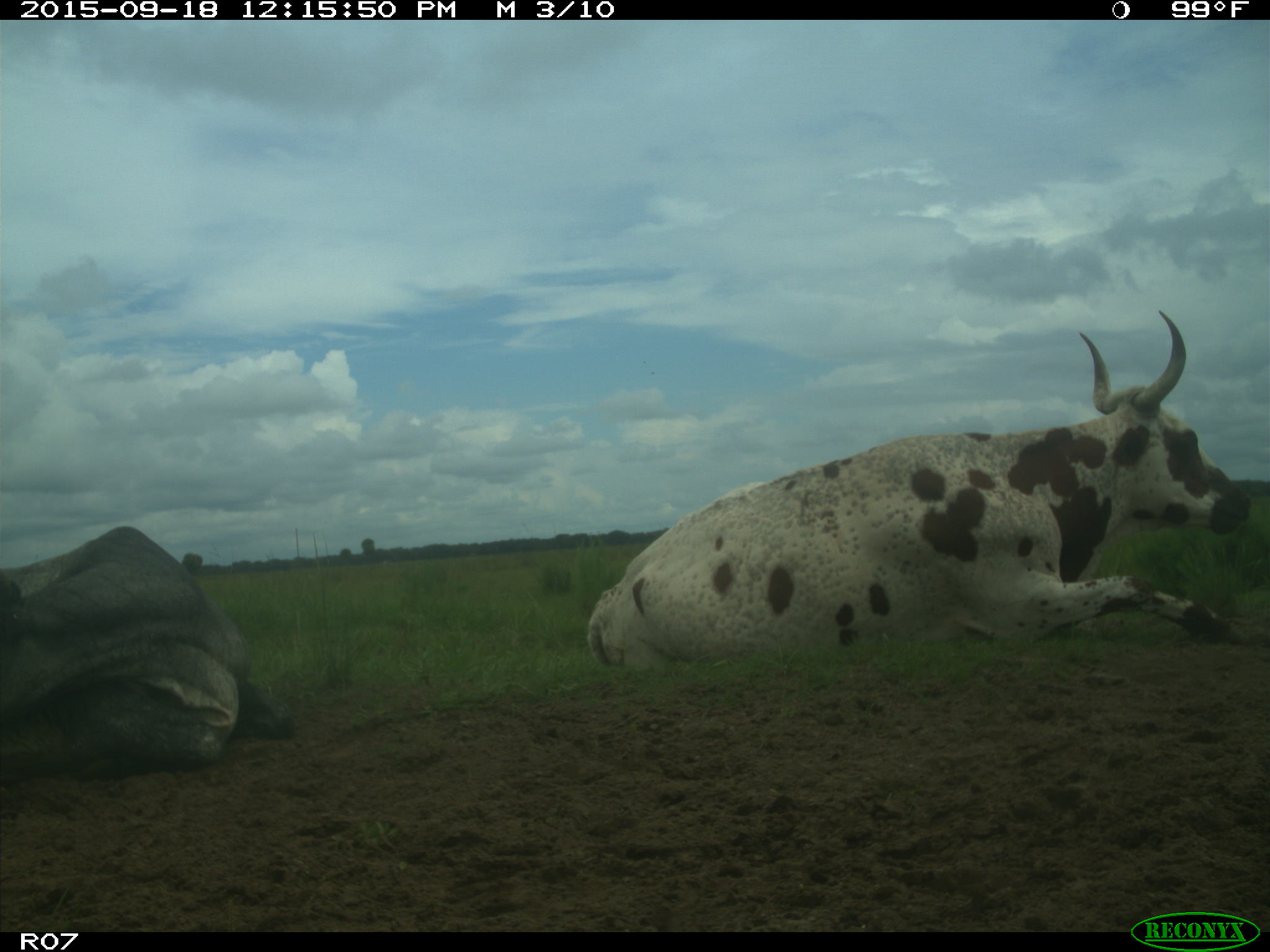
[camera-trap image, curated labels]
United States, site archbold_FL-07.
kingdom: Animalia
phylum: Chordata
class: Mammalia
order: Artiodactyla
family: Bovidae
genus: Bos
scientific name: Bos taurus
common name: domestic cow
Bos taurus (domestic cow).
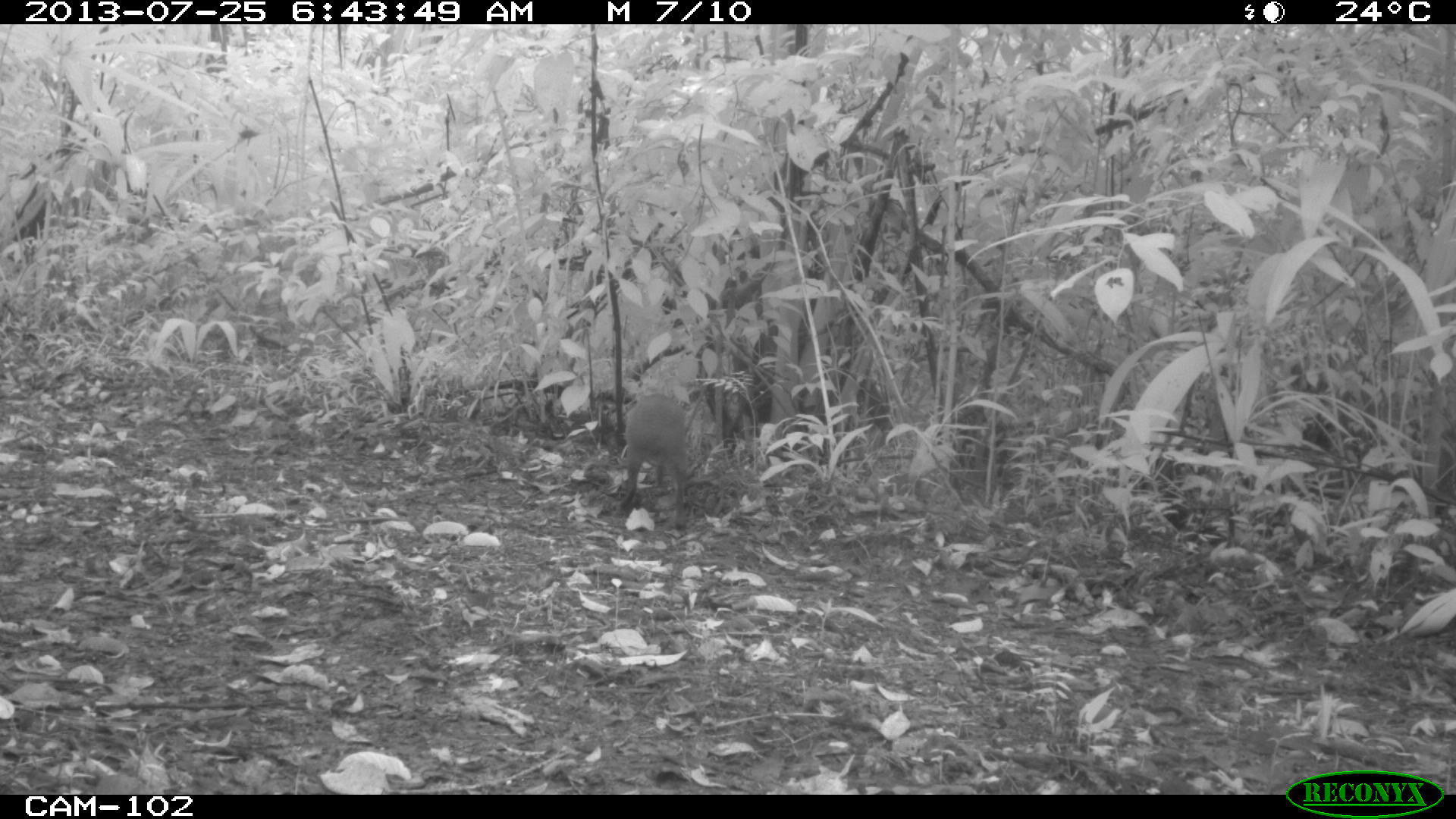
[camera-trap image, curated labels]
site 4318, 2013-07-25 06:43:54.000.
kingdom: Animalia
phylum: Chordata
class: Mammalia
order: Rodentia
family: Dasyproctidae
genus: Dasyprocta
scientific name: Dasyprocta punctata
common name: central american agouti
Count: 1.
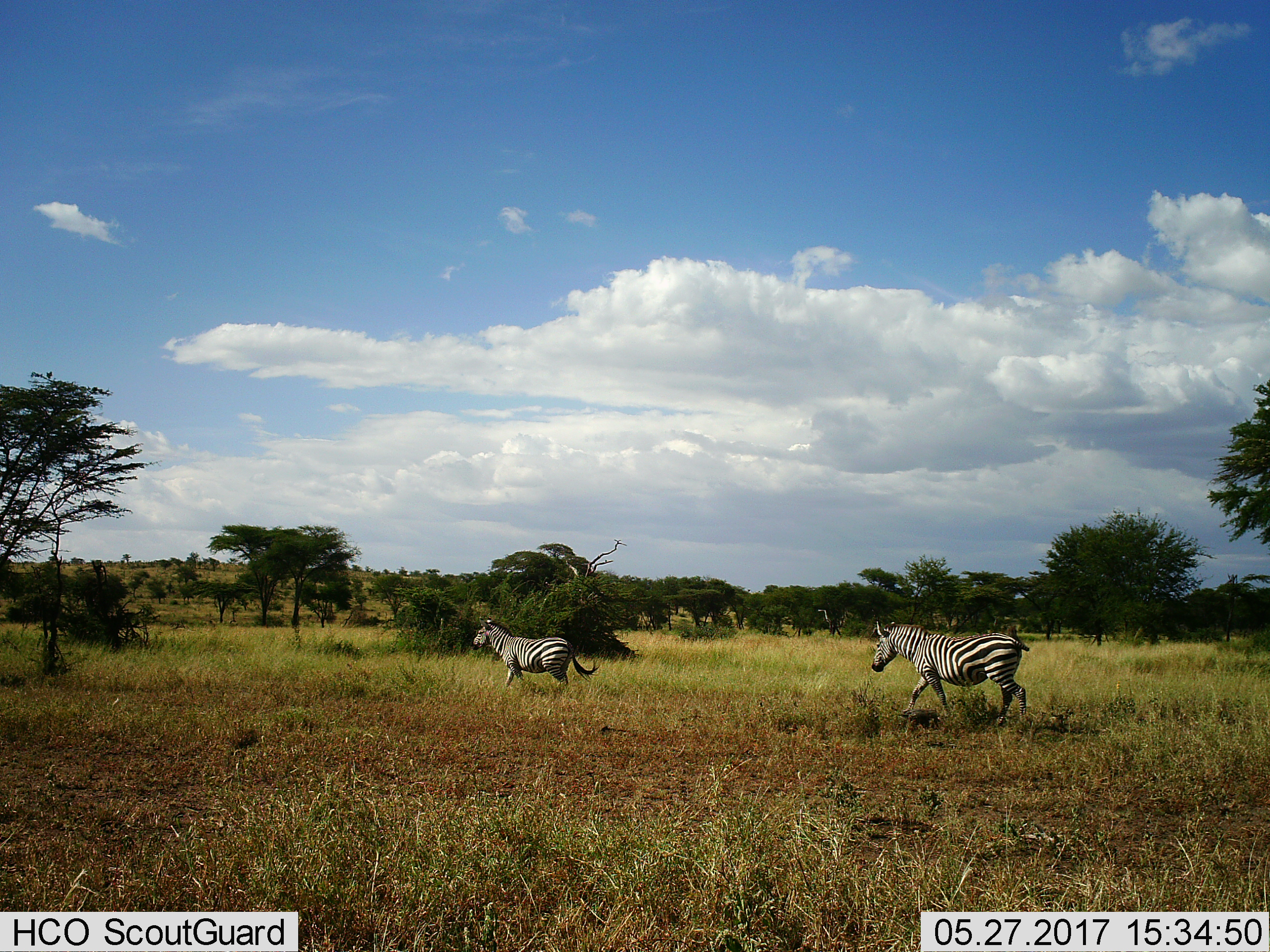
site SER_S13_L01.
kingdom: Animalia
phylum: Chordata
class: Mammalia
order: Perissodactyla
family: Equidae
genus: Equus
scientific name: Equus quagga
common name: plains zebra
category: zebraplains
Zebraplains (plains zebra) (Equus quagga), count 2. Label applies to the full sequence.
....................
-- YOUR ASSIGNMENT --
The entries are to be transcribed in full. Their pictures are not.

-- ANSWER TO THIS PROBLEM --
[camera-trap image, curated labels]
United States, site archbold_FL-07.
kingdom: Animalia
phylum: Chordata
class: Mammalia
order: Artiodactyla
family: Bovidae
genus: Bos
scientific name: Bos taurus
common name: domestic cow
Bos taurus (domestic cow).
[camera-trap image, curated labels]
site 4318, 2013-07-25 06:43:54.000.
kingdom: Animalia
phylum: Chordata
class: Mammalia
order: Rodentia
family: Dasyproctidae
genus: Dasyprocta
scientific name: Dasyprocta punctata
common name: central american agouti
Count: 1.
site SER_S13_L01.
kingdom: Animalia
phylum: Chordata
class: Mammalia
order: Perissodactyla
family: Equidae
genus: Equus
scientific name: Equus quagga
common name: plains zebra
category: zebraplains
Zebraplains (plains zebra) (Equus quagga), count 2. Label applies to the full sequence.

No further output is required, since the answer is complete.